Haben dich solche Museumsbesuche irgendwie
geprägt? Hat das einen Einfluss darauf gehabt, dass du dann selber
Künstler geworden bist, oder war der Weg ganz anders?
Nein,
der Weg war ganz anders. Als ich sehr jung war, war ich schon mit
Comics beschäftigt, auch über Schulfreunde. Und davon ausgehend habe ich
mich dann auch „ernsthafter“ Kunst zugewandt, Eine Zeitlang hatte ich
tatsächlich eine Käthe-Kollwitz-Phase, und dann habe ich auch mit
Ölmalerei angefangen, das waren so Sachen, die sich stilistisch an den
Expressionisten orientiert haben, vor allem an deren Darstellungen des
Nachtlebens. Während des Studiums bin ich wieder auf den Comic gestoßen,
weil ich Künstler entdeckt habe, die Malerei, Comic und experimentelle
Arbeiten mit dem Erzählen von Geschichten kombiniert haben. David McKean
zum Beispiel oder amerikanische Zeichner wie Kent Williams, der ganz
stark von Egon Schiele beeinflusst war. Schiele habe ich dann auch
während des Studiums entdeckt, und er ist seitdem mein großer Gott.
Und
nachdem du nach Berlin gezogen warst, haben die Museen hier eine Rolle
gespielt? Man hört ja oft, dass Leute, die hier leben, vielleicht einmal
– zum Beispiel – im Pergamonmuseum waren, aber dann 20 Jahre nicht
mehr. Weil: Man kennt’s ja.
Das macht man eben meistens
mit Besuch. Wenn meine Eltern hier waren, dann bin ich mit denen auch in
die klassischen Museen gegangen, Pergamonmuseum, Neues Museum
natürlich. Aber früher hatte ich ehrlich gesagt auch mehr Lust am
Feiern, und jetzt habe ich dann auch schon mehr Lust, mir Museen
anzugucken. Nicht nur in Berlin. Ich reise ja ziemlich viel, vor allem
für das Goethe-Institut, und wenn ich irgendwo in einer Stadt in ein
Museum gehen kann, dann nehme ich immer einen Zeichenblock mit.
Ich
war mal in Kairo im Ägyptischen Museum und stand vor der Maske von
Tutanchamun und habe sie abgezeichnet. Die Zeichnung ist scheiße
geworden, aber den Moment, da zu stehen, den anzugucken und zu zeichnen,
den werde ich nie vergessen. Da war auch sonst niemand.
Bei Tutanchamun? Niemand?
Das
war kurz nach den Protesten, es gab keine Touristen, und das Museum war
total leer, und ich war da wirklich fast der Einzige im Raum. Und die
Aufsicht ließ mich auch gewähren. Aber wenn da jemand reinkam und die
Kamera auspackte, wurde er sehr unfreundlich aufgefordert, sie wieder
wegzustecken.
Und vor Kurzem war ich in Leipzig, da hängt eine von
Böcklins Toteninseln, die ist jetzt nicht so einfach zu kopieren, aber
ich finde es einfach großartig, da zu stehen und sich vorzustellen: Ich
zeichne jetzt die Toteninsel. Das ist doch der Hammer! Dass man das
kann.
Du kopierst ja auch nicht wirklich, das Medium ist ja meistens ein ganz anderes.
Ja,
ich muss mich reduzieren, ich male ja in dem Sinne nicht, ich muss das
Malerische umwandeln in eine Schwarz-Weiß-Zeichnung, manchmal mit ein
bisschen Farben dabei. Was mich zum Beispiel sehr interessiert, ist das
Nachzeichnen von Gesichtern, von Physiognomien und Gesichtsausdrücken.

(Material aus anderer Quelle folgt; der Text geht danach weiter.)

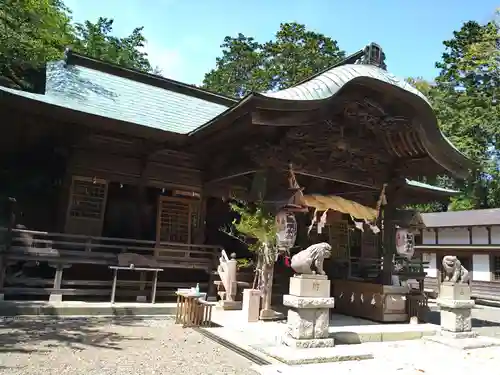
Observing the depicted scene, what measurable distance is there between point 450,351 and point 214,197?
7223mm

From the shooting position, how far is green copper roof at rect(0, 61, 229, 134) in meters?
10.7

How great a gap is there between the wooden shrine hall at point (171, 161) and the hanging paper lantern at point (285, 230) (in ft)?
2.23

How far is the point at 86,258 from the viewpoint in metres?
9.30

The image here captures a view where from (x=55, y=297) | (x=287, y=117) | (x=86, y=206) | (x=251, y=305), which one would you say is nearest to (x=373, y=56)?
(x=287, y=117)

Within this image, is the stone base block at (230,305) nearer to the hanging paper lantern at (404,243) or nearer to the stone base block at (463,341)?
the stone base block at (463,341)

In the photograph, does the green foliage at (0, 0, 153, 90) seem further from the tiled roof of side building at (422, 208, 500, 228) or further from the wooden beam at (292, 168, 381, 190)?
the tiled roof of side building at (422, 208, 500, 228)

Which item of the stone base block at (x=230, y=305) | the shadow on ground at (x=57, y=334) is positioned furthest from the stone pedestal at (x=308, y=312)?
the stone base block at (x=230, y=305)

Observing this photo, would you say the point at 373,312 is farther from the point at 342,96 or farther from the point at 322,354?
the point at 342,96

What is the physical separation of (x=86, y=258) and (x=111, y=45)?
24076mm

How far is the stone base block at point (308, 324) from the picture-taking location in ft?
21.3

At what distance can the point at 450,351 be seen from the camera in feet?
24.1

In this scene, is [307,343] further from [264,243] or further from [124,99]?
[124,99]

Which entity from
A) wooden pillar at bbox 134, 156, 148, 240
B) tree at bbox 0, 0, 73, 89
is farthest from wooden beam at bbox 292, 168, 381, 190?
tree at bbox 0, 0, 73, 89

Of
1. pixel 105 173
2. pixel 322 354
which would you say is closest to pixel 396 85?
pixel 322 354
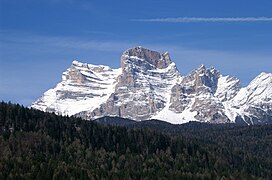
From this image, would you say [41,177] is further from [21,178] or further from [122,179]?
[122,179]

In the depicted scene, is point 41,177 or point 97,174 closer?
point 41,177

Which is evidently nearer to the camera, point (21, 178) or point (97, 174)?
point (21, 178)

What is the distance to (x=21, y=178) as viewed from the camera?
18150 cm

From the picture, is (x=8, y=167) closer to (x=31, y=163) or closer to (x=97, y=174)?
(x=31, y=163)

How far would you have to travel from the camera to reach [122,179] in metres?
198

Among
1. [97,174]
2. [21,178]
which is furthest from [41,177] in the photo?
[97,174]

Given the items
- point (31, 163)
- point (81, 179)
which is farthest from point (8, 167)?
point (81, 179)

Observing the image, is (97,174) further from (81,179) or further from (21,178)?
(21,178)

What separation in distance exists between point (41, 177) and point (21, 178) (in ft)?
17.7

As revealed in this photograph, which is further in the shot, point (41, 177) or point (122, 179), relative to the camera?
point (122, 179)

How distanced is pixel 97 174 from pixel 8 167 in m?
25.4

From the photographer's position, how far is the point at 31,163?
199500 millimetres

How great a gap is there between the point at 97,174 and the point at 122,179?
24.9 ft

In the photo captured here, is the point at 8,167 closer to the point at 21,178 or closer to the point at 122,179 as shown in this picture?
the point at 21,178
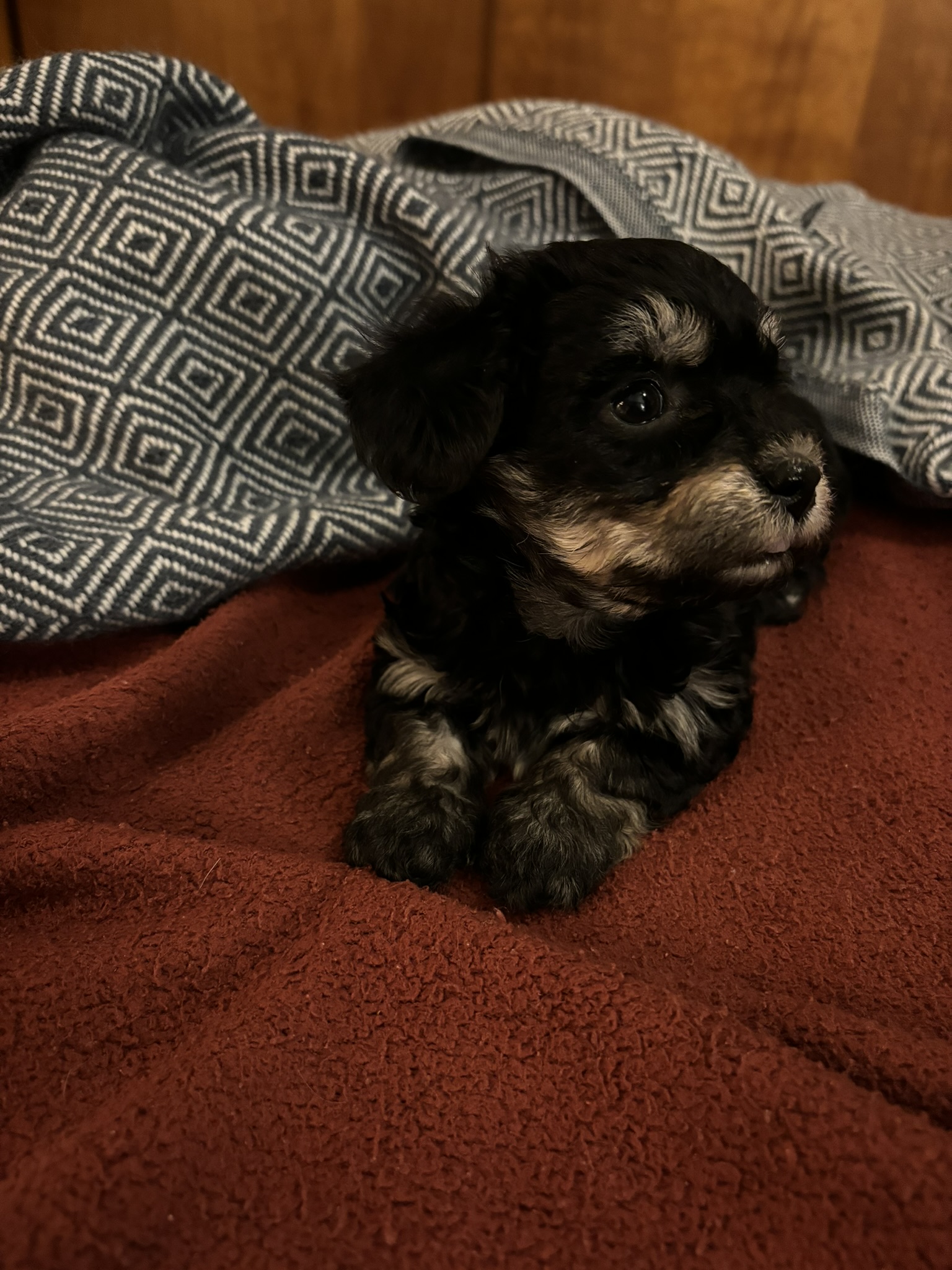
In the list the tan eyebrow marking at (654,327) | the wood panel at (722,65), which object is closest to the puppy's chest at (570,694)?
the tan eyebrow marking at (654,327)

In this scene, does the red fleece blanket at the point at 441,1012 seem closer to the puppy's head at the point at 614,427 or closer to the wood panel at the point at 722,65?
the puppy's head at the point at 614,427

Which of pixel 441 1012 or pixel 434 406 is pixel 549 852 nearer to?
pixel 441 1012

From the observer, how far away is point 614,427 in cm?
143

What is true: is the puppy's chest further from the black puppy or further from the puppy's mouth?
the puppy's mouth

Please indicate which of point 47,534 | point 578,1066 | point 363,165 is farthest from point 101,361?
point 578,1066

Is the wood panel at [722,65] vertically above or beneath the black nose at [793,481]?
above

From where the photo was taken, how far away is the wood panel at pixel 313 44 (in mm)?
3455

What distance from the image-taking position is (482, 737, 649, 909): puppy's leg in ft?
4.51

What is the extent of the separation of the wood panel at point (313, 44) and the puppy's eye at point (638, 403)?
2.99 m

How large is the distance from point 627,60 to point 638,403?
2.81 meters

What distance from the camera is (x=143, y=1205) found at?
0.96 m

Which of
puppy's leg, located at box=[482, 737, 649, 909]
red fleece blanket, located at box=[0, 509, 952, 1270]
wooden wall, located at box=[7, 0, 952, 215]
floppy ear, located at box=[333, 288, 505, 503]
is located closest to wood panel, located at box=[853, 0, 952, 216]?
wooden wall, located at box=[7, 0, 952, 215]

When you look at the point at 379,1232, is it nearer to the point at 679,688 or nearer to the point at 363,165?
the point at 679,688

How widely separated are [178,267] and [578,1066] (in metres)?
1.85
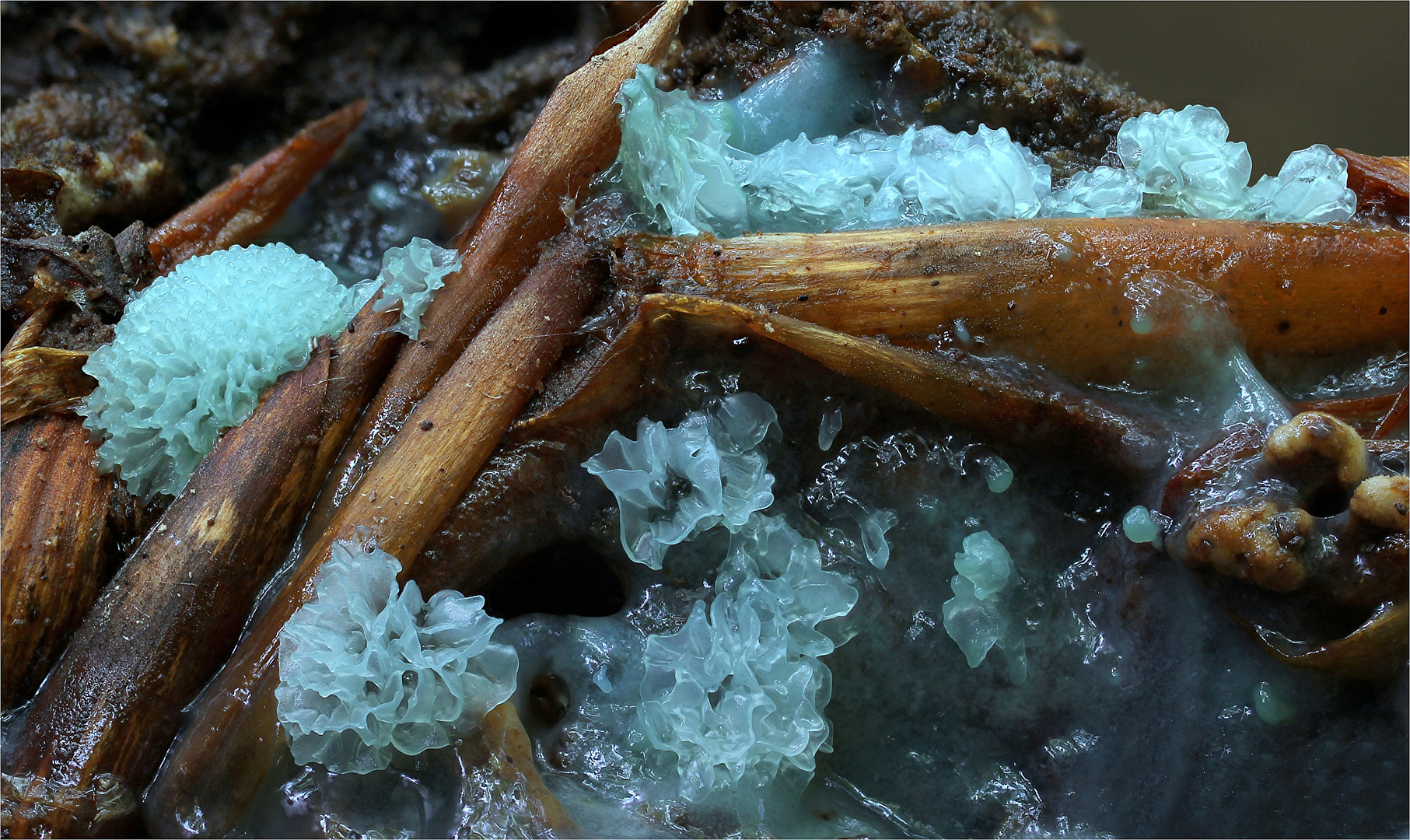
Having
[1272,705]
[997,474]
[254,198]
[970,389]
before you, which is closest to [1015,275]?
[970,389]

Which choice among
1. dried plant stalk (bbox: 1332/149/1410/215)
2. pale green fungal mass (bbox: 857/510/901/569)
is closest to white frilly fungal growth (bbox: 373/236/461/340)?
pale green fungal mass (bbox: 857/510/901/569)

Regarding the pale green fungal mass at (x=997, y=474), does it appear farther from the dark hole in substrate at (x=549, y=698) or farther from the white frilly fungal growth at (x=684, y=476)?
the dark hole in substrate at (x=549, y=698)

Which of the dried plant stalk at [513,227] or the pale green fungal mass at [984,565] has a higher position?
the dried plant stalk at [513,227]

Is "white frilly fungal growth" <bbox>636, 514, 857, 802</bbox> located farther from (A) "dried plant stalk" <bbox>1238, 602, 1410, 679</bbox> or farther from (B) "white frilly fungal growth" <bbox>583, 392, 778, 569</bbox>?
(A) "dried plant stalk" <bbox>1238, 602, 1410, 679</bbox>

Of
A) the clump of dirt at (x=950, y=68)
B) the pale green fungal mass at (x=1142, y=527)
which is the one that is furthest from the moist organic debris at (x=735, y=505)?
the clump of dirt at (x=950, y=68)

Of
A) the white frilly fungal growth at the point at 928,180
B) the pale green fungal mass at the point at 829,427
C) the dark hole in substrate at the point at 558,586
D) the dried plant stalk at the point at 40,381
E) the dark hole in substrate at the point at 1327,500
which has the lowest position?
the dark hole in substrate at the point at 558,586

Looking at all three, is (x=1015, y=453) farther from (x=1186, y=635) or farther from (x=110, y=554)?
(x=110, y=554)

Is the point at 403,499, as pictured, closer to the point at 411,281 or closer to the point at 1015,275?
the point at 411,281
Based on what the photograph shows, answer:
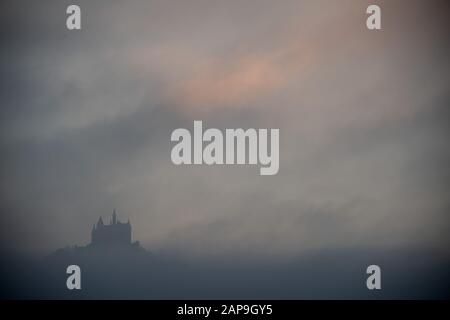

Gerade die Berliner Gemäldegalerie ist so ein gigantischer Fundus von Bildern, das kann man an einem Tag gar nicht alles erfassen. Im Alten Museum habe ich auch schon gezeichnet, die römisch-griechischen Skulpturen.
Oder in Sonderausstellungen. Ich mache beides: Ich gehe auch in
Ausstellungen und Museen und schaue mir Sachen nur an. Und manchmal
möchte ich aber auch selber etwas machen.
Wenn ich keine Lust habe
oder wenn mich da gar nichts anspricht, dann kann ich auch nichts zu
Papier bringen. Aber wenn ich ein Gemälde total toll finde und davon
etwas in meinem Stil kopiere, dann ist dann schon auch eine andere Art,
ein Bild anzuschauen. Man entdeckt dann auch viele Sachen, auf die man
sonst nicht so geachtet hätte. Und man guckt auch: Wie haben die das
gemacht? Bei anatomischen Studien zum Beispiel oder wenn es darum geht,
wie man einen bestimmten Moment festhält.
Gibt’s das auch,
dass das wie eine Flucht ist, eine Flucht vor David Bowie zum Beispiel?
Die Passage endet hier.